Caesar bewertet während des Matches den Spielverlauf, analysiert die Taktik und erstellt Spielerprofile. Das System liefert virtuelle Sichten der Aktionen auf dem Fußballfeld, mit deren Hilfe sich die Spielabfolge aus vielen Blickwinkeln nachträglich darstellen lässt.

Voraussetzung für die Spielanalyse ist die genaue Positionsbestimmung der Spieler und des Schiedsrichters. Dies geschieht über Fernsehkameras. Der Computer empfängt die Kameradaten und digitalisiert diese. Caesar errechnet anschließend die Position der Kamera, die Richtung und den Zoomfaktor – um dann in einem 3D-Koordinatensystem die Position der Beteiligten auf dem Spielfeld zu bestimmen.

Im Idealfall bekommt das System Bilder von mehreren Kameras – die Aufnahmen über ein TV-Kabel zeigen oft nur einen Teil des Spielfeldes. Das System komme allerdings auch mit wenig Information aus, sagte Projektleiter Professor Michael Beetz vom Lehrstuhl für Bildverstehen und wissensbasierte Systeme der TUM.

Das hätten die Forscher kürzlich während des Robocup-Wettbewerbs in Bremen gezeigt. Dort stand beim Spiel Argentinien gegen Serbien-Montenegro nur die Bildübertragung am Fernseher zur Verfügung. Dennoch hätten die Wissenschaftler demonstriert, wie einfach die Positionsbestimmung durch Caesar möglich sei.

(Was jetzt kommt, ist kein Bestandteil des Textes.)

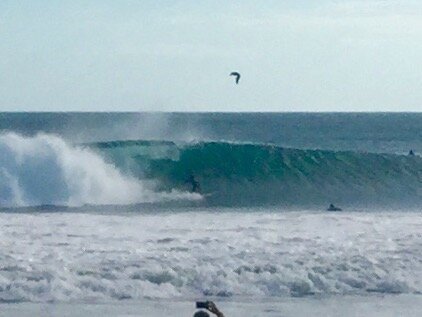 Prepare to get barreled.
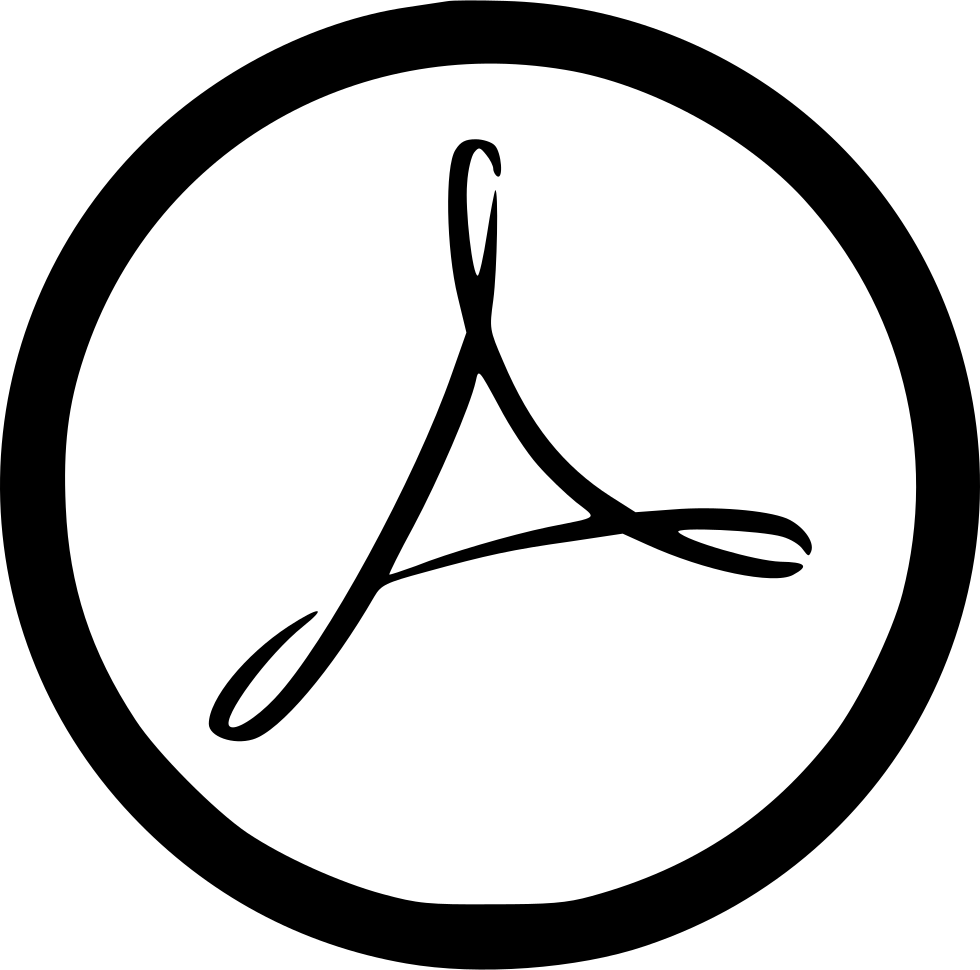 Adobe Acrobat Comments - Adobe Acrobat Icon Png (980x970), Png Download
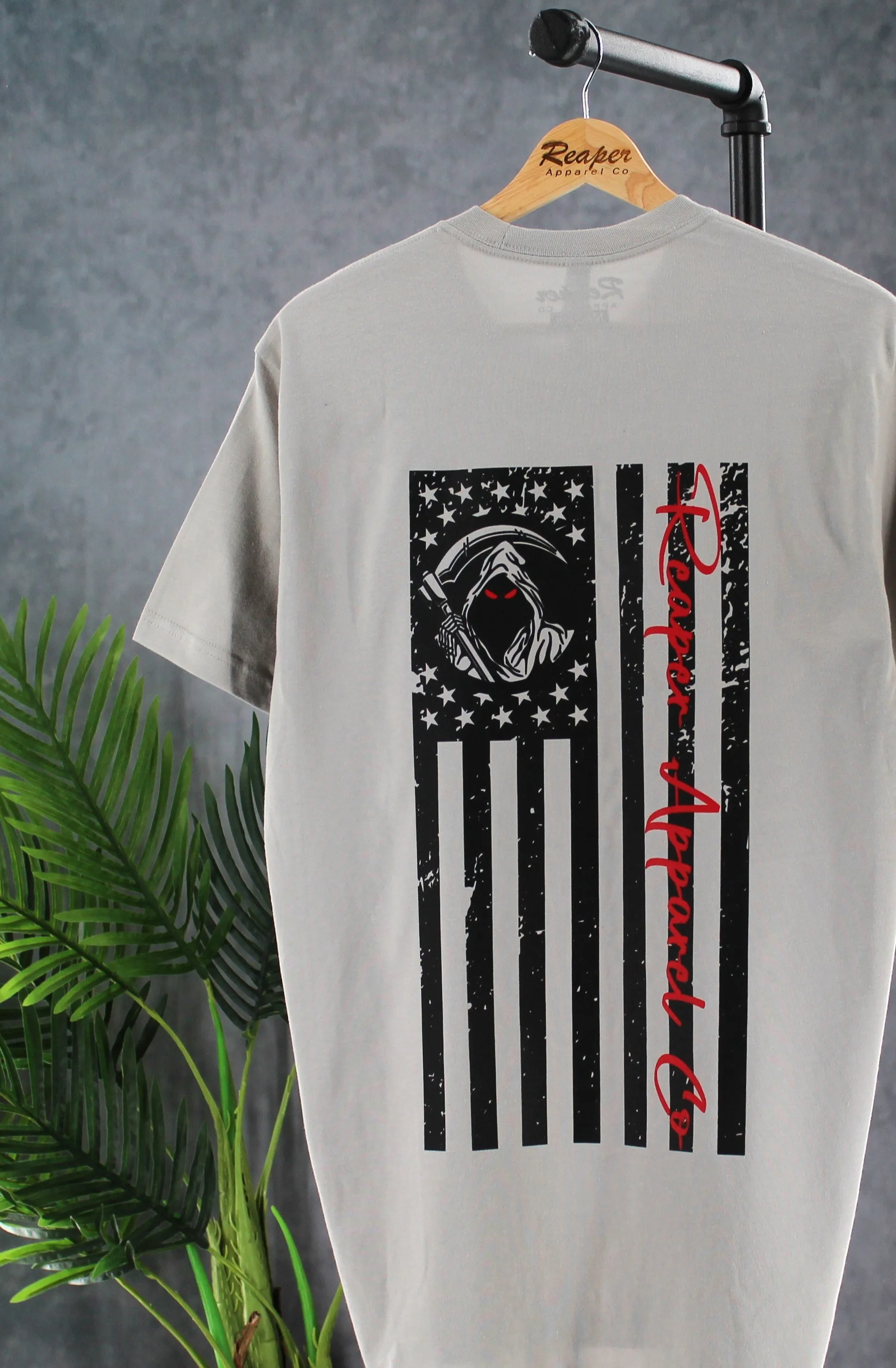 Reaper Flag Tee sold by Reaper Apparel Co product image thumbnail 5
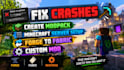 create fix optimize minecraft modpacks minecraft developer convert fabric forge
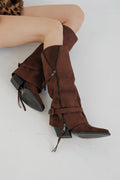 MANON Boots - Brown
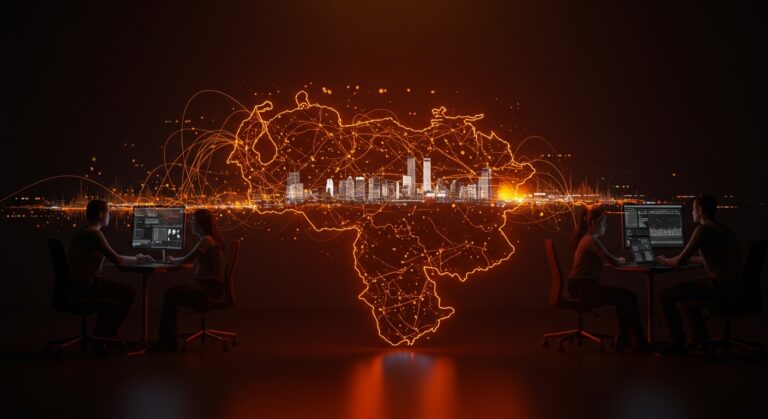 Impacto de anomalías BGP y apagón en Venezuela afectando la seguridad e infraestructura de startups tecnológicas en LATAM.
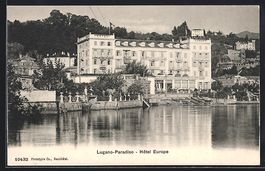AK Lugano, Paradiso, Hotel Europe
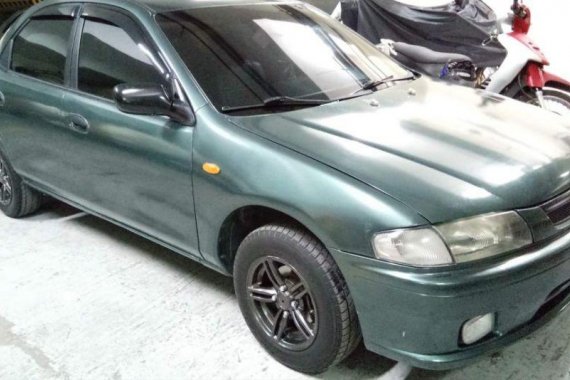 Sell 2nd Hand 2000 Mazda Familia Sedan in Mandaluyong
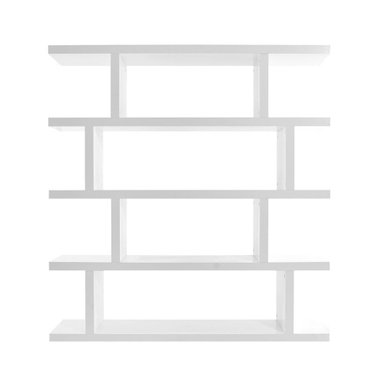 LIBRERO ESCALAR BLANCO 172CM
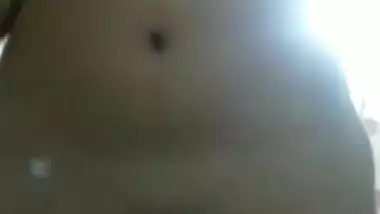 Cute Bengali girl pussy show on video call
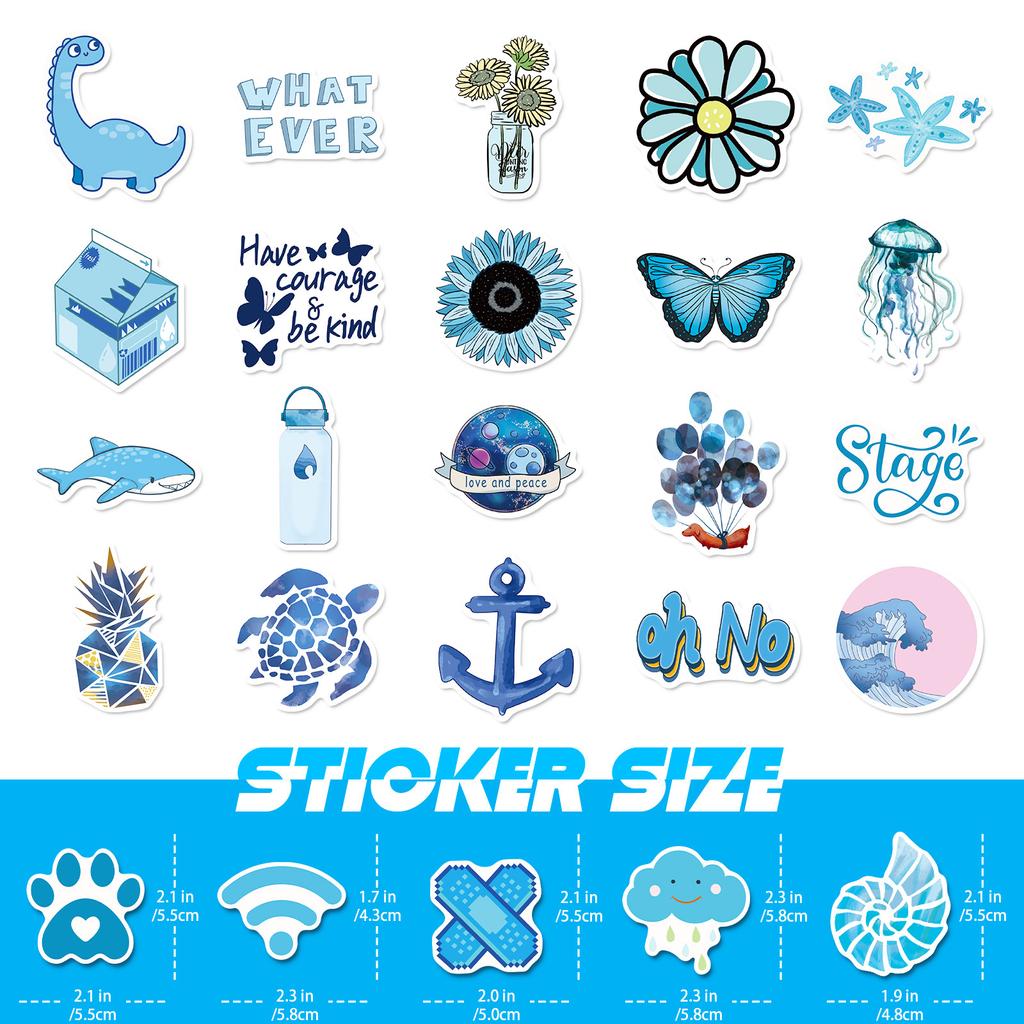 50 шт. новые наклейки, милые наклейки для детей, наклейки на чашки, наклейки для ноутбуков, подарок для детей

Stehe die Position der Akteure im Spielfeld fest, gehe Caesar in die taktische Analyse. Verfolge das System einen Spieler über mehrere Fußballspiele hinweg, erstelle es Aktivitätsmuster. Außerdem würden die Spielzüge und die taktische Aufstellung der Mannschaft beurteilt.
 
“Mit den virtuellen Ansichten könnten völlig neue Anwendungsgebiete entstehen”, meinte Bernd Radig, TUM-Informatikprofessor. Bislang fielen bei der Übertragung von Fußballspielen auf ein Handy enorme Datenmengen an. Würden nur die Positionsdaten der Spieler und des Balls ins Netz eingespeist, wäre die Bandbreite dagegen erheblich reduziert. Im mobilen Endgerät könnten die Daten dann visualisiert werden – der Fußballfan sehe zum Fernsehbild kaum einen Unterschied.

Derzeit können mit Caesar Fußballspiele analysiert werden. Nach Entwicklung entsprechender Module ist es auch für die Auswertung anderer Feldsportarten wie Handball, Eishockey und Tennis geeignet.